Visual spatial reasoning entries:
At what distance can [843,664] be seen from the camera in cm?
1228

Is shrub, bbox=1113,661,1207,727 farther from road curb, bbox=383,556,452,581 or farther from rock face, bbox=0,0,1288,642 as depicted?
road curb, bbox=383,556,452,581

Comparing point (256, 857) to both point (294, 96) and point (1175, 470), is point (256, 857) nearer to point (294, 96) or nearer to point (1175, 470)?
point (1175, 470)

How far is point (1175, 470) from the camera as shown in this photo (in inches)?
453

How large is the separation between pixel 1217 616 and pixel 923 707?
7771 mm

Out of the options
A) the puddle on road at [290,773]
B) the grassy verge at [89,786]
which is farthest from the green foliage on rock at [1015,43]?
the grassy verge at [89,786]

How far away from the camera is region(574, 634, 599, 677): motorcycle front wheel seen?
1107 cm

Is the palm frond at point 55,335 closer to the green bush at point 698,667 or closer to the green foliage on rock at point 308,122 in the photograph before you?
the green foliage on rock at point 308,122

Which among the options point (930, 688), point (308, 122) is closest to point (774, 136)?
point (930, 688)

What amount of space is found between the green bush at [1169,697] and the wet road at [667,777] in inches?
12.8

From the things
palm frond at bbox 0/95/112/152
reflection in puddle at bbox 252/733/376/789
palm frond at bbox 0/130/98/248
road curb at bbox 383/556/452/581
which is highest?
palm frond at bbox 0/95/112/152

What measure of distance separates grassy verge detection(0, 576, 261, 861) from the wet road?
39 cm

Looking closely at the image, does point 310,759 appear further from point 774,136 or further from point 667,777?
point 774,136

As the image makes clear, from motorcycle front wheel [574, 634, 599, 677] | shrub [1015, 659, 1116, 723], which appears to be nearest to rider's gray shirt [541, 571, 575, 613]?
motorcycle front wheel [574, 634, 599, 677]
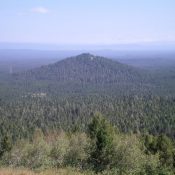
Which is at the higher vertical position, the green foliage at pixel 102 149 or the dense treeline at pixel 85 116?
the green foliage at pixel 102 149

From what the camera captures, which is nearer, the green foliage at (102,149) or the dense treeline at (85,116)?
the green foliage at (102,149)

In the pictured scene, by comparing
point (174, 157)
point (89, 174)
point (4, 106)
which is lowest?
point (4, 106)

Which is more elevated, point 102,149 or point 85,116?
point 102,149

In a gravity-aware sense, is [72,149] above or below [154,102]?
above

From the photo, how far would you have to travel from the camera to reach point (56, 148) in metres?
32.7

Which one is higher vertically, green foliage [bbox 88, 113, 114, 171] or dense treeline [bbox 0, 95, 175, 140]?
green foliage [bbox 88, 113, 114, 171]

Request – Output every line from the one containing "In a gravity-aware" through the end of the entries as a JSON list of strings, one string per line, leaving out blank lines.

Final result –
[
  "In a gravity-aware sense, is [72,149] above or below [154,102]?",
  "above",
  "From the photo, how far would you have to travel from the camera to reach point (56, 148) in metres?",
  "32.7",
  "Which one is higher vertically, green foliage [bbox 88, 113, 114, 171] or dense treeline [bbox 0, 95, 175, 140]?",
  "green foliage [bbox 88, 113, 114, 171]"
]